## The request:
Reproduce the data below with every "photograph" swapped for "snapshot" and nothing else changed. Omit the pictures from your output.
————
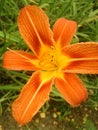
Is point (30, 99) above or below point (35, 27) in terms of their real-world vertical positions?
below

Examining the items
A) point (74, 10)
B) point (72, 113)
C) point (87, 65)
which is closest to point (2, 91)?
point (72, 113)

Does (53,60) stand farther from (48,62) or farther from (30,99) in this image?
(30,99)

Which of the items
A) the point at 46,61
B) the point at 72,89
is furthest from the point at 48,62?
the point at 72,89

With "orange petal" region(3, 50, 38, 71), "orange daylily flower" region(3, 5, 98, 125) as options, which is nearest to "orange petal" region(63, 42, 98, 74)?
"orange daylily flower" region(3, 5, 98, 125)

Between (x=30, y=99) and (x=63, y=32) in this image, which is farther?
(x=63, y=32)

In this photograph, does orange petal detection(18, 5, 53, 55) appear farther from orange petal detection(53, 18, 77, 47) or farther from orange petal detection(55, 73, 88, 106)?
orange petal detection(55, 73, 88, 106)

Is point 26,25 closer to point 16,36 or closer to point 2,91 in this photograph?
point 16,36
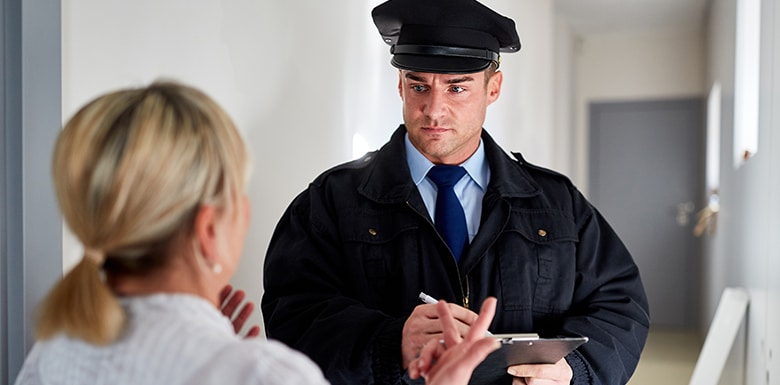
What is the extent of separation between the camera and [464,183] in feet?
6.10

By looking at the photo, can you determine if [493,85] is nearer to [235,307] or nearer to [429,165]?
[429,165]

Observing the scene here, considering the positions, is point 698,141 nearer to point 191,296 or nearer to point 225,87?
point 225,87

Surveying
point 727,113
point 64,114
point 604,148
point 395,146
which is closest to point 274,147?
point 395,146

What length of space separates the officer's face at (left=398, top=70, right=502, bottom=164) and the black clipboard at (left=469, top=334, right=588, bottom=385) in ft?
1.78

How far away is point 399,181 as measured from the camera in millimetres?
1772

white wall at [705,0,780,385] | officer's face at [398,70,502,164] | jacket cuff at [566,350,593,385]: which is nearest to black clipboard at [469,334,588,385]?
jacket cuff at [566,350,593,385]

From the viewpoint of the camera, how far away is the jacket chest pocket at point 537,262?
1.73 meters

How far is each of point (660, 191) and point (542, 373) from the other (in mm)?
6068

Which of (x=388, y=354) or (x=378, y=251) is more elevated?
(x=378, y=251)

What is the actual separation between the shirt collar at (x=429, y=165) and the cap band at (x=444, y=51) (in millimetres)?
211

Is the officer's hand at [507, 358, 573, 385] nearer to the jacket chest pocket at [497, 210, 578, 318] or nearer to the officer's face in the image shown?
the jacket chest pocket at [497, 210, 578, 318]

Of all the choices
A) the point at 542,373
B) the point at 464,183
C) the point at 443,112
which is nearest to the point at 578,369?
the point at 542,373

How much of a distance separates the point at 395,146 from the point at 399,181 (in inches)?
5.1

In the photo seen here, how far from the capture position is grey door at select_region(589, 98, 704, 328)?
712 centimetres
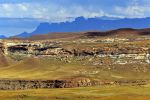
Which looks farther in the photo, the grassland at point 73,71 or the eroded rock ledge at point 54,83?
the grassland at point 73,71

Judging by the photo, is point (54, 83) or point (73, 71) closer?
point (54, 83)

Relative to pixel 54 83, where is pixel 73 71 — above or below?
above

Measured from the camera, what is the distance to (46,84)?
6220 inches

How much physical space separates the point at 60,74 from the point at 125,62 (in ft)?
76.8

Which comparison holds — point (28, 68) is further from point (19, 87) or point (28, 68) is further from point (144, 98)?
point (144, 98)

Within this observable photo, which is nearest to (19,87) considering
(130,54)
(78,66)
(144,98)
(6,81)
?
(6,81)

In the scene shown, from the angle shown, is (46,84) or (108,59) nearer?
(46,84)

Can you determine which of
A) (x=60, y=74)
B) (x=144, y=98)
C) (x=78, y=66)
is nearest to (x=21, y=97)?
(x=144, y=98)

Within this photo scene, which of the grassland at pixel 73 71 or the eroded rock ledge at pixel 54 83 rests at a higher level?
the grassland at pixel 73 71

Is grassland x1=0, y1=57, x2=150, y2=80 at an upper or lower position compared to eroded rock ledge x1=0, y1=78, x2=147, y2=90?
upper

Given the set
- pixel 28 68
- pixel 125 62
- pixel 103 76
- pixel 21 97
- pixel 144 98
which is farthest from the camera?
pixel 28 68

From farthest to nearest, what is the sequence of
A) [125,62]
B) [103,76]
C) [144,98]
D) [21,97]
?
[125,62]
[103,76]
[21,97]
[144,98]

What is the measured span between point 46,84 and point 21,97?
49.8m

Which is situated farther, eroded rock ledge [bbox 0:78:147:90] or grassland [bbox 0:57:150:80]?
grassland [bbox 0:57:150:80]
————
## Solved problem:
Is point (30, 99) above or below point (35, 27) in terms of their real-world vertical positions?
below

Examining the items
A) point (74, 10)
B) point (72, 113)
C) point (87, 65)
which is closest to point (2, 91)?
point (72, 113)

Does (53,60) stand farther from (48,62) or farther from (30,99) in this image?
(30,99)

Which of the items
A) the point at 46,61
B) the point at 72,89
is furthest from the point at 48,62?
the point at 72,89

With "orange petal" region(3, 50, 38, 71), "orange daylily flower" region(3, 5, 98, 125) as options, which is nearest to "orange petal" region(63, 42, 98, 74)?
"orange daylily flower" region(3, 5, 98, 125)

Between (x=30, y=99) and (x=63, y=32) in this image, which is farther?
(x=63, y=32)

In this snapshot, does orange petal detection(18, 5, 53, 55) appear farther from orange petal detection(53, 18, 77, 47) or farther from orange petal detection(55, 73, 88, 106)?
orange petal detection(55, 73, 88, 106)

Is point 26,25 closer to point 16,36 or closer to point 2,91 in this snapshot?
point 16,36
What is the extent of separation between the camera and [464,183] in feet?
6.10

By looking at the photo, can you determine if [493,85] is nearer to [235,307] or nearer to [429,165]?
[429,165]

Observing the scene here, considering the positions, is point 698,141 nearer to point 191,296 or nearer to point 225,87?
point 225,87

Surveying
point 727,113
point 64,114
point 604,148
point 395,146
which is closest to point 274,147?
point 395,146

What length of space separates the officer's face at (left=398, top=70, right=502, bottom=164) and the black clipboard at (left=469, top=334, right=588, bottom=385) in ft?
1.78

How far away is point 399,181 as measured from the camera in millimetres?
1772

white wall at [705,0,780,385] | officer's face at [398,70,502,164] | jacket cuff at [566,350,593,385]: which is nearest to black clipboard at [469,334,588,385]?
jacket cuff at [566,350,593,385]

From the viewpoint of the camera, how far away is the jacket chest pocket at point 537,262?
1.73 meters

How far is each of point (660, 191) and point (542, 373) from the other (in mm)?
6068

Which of (x=388, y=354) or (x=378, y=251) is more elevated?
(x=378, y=251)

What is the actual separation between the shirt collar at (x=429, y=165) and the cap band at (x=444, y=51) (in millimetres)?
211

Is the officer's hand at [507, 358, 573, 385] nearer to the jacket chest pocket at [497, 210, 578, 318] or nearer to the officer's face in the image shown?
the jacket chest pocket at [497, 210, 578, 318]

Of all the choices
A) the point at 542,373
B) the point at 464,183
C) the point at 443,112
which is nearest to the point at 578,369?
the point at 542,373

How much of a distance separates the point at 395,146 from the point at 399,181 (in inches)?
5.1

In the photo seen here, how far from the capture position is grey door at select_region(589, 98, 704, 328)?
712 centimetres
Which looks farther in the photo, the grassland at point 73,71 or the eroded rock ledge at point 54,83?
the grassland at point 73,71

Judging by the photo, is point (54, 83) or point (73, 71) closer?
point (54, 83)

Relative to pixel 54 83, where is pixel 73 71 — above or below?
above

Measured from the camera, what is the distance to (46,84)?
6220 inches

How much physical space separates the point at 60,74 from the point at 125,62 (in ft)?
76.8

Which comparison holds — point (28, 68) is further from point (19, 87) or point (28, 68) is further from point (144, 98)?
point (144, 98)

Within this observable photo, which is nearest to (19,87) considering
(130,54)
(78,66)
(144,98)
(6,81)
?
(6,81)

In the scene shown, from the angle shown, is (46,84) or (108,59) nearer?
(46,84)

Can you determine which of
A) (x=60, y=74)
B) (x=144, y=98)
C) (x=78, y=66)
is nearest to (x=21, y=97)?
(x=144, y=98)

Within this photo scene, which of the grassland at pixel 73 71 or the eroded rock ledge at pixel 54 83 rests at a higher level?
the grassland at pixel 73 71

Is grassland x1=0, y1=57, x2=150, y2=80 at an upper or lower position compared to eroded rock ledge x1=0, y1=78, x2=147, y2=90?
upper

Given the set
- pixel 28 68
- pixel 125 62
- pixel 103 76
- pixel 21 97
- pixel 144 98
which is farthest from the camera?
pixel 28 68

From farthest to nearest, what is the sequence of
A) [125,62]
B) [103,76]
C) [144,98]
D) [21,97]
?
[125,62]
[103,76]
[21,97]
[144,98]

What is the measured span between point 46,84 and point 21,97?
49.8m

Which is situated farther, eroded rock ledge [bbox 0:78:147:90] or grassland [bbox 0:57:150:80]?
grassland [bbox 0:57:150:80]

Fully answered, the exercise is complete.